Bitmeyen Şarkının Bestekârı Erdoğan

"Recep Tayyip Erdoğan / Bir Liderin Doğuşu" kitabında Başbakan Erdoğan'ı yakından tanımaya yarayan önemli ipuçları var.

Hüseyin Beslive Ömer Özbay'ın kaleme aldığı ve Meydan yayınlarından Ekim 2010'da piyasaya çıkan kitabı okuyunca hem Başbakan Erdoğan'ın yıllar öncesinden bugünlere nasıl hazırlandığını görüyoruz hem de şu günlerde merak edilen yüzde 50'lik seçim başarısının sırları ile karşı karşıya geliyoruz.

CHP yönetiminin başarısızlıklarını yine halkı suçlu ilan ederek "Stockholm Sendromu"na bağlaması, tepkileri görünce de çark etmeleri ibretlik bir durum. Öte yandan, CHP'nin halkla yıllardır bir türlü doğru iletişim kuramayan geçmişi hatırlandığında sonuç şaşırtıcı değil.

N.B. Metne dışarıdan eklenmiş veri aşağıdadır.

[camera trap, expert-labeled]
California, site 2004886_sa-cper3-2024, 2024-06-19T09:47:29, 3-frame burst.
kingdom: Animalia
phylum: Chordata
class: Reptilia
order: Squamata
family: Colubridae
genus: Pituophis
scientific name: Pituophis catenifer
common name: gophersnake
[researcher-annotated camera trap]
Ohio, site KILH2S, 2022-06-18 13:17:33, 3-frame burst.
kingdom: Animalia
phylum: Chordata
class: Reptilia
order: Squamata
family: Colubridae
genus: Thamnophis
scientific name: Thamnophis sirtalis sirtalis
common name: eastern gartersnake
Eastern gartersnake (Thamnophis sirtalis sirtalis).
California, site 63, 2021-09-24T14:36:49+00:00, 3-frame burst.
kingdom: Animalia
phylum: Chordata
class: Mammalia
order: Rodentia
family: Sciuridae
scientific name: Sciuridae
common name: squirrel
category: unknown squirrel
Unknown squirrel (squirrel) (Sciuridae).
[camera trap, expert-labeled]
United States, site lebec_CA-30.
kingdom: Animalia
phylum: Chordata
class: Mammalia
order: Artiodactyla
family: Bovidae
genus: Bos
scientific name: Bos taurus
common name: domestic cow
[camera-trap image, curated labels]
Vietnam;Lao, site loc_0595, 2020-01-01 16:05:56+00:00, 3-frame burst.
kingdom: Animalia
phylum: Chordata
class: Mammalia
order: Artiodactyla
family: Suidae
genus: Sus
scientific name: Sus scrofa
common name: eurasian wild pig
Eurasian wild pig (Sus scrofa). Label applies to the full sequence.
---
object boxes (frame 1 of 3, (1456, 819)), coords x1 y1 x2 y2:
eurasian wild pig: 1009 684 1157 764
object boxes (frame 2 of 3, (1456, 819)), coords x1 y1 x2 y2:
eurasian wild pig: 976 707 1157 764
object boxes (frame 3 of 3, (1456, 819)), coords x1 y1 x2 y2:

Başbakan Erdoğannasıl bir liderdir? Bugünlere hangi yollardan geçerek gelmiştir? Nasıl bir danışman ekibiyle çalışır, yakın çevresi kimlerden oluşur, Ak Parti kadrolarını girdikleri bütün seçimleri kazanmaya götüren motivasyon nedir?

Bu soruların cevapları 12 Haziran akşamından itibaren daha çok merak ediliyor, düne göre daha önemli hale geldi.

Bir Liderin Doğuşu” kitabının sayfaları arasında (224-258) kısa bir gezintiye çıkalım. Ola ki “lider”in kimliğini oluşturan temel değerler ve yakın çevresine dair sonra izlerle karşılaşırız. İşte “Reis” ve ona olan sevgilerini inanılmaz yollarla ortaya koyan "yol arkadaşları"ndan birkaçı...

 ...

Onu Hapishanede Susturacağız

Hasan Yeşildağ, konsolosluktaki işlerini bitirmiş, çıkmak için kapıya yönelmişti. Güvenlik bankosunda oturan polis memurunu görünce durdu:

"Cengiz abi burada mı ?"

"Yukarıda."

"Hazır yolumuz düşmüşken, uğrayıp bir selam vereyim" dedikten sonra, polis memurunun bir şey söylemesini beklemeden asansöre yöneldi.

Normalde, randevu almadan kimse yukarıya çıkamazdı. Cengiz Bey'le içli dışlı olduğunu bildikleri için kendisini bu kuralın dışında tutuyorlardı.

Cengiz Bey, Hasan'ı karşısında görünce sevinmişti. Odada kendinden başka asker tıraşlı, koyu takım elbiseli iki kişi daha vardı.

"Hasan'cığım, hoş geldin!" dedi. "Buyur otur, seni misafirlerimle tanıştırayım: Türkiye'den geliyorlar. İkisi de bizden emekli. Çok değerli ağabeylerimiz!"

Konuşmaya pek hevesli görünmeyen misafirler, tanışma faslı biter bitmez televizyondaki haberlere dalmışlardı. Spiker, İstanbul Büyükşehir Belediye Başkanı'na verilen hapis cezasının Yargıtay tarafından onaylandığını söylerken, arka planda Tayyip Erdoğan'ın görüntüleri yer alıyordu.

Cengiz Bey, yüzünü tiksintiyle buruşturarak misafirlerine döndü:

"Yahu, kesemediniz gitti, şu herifin sesini!" dedi. "Bak, hala konuşup duruyor!"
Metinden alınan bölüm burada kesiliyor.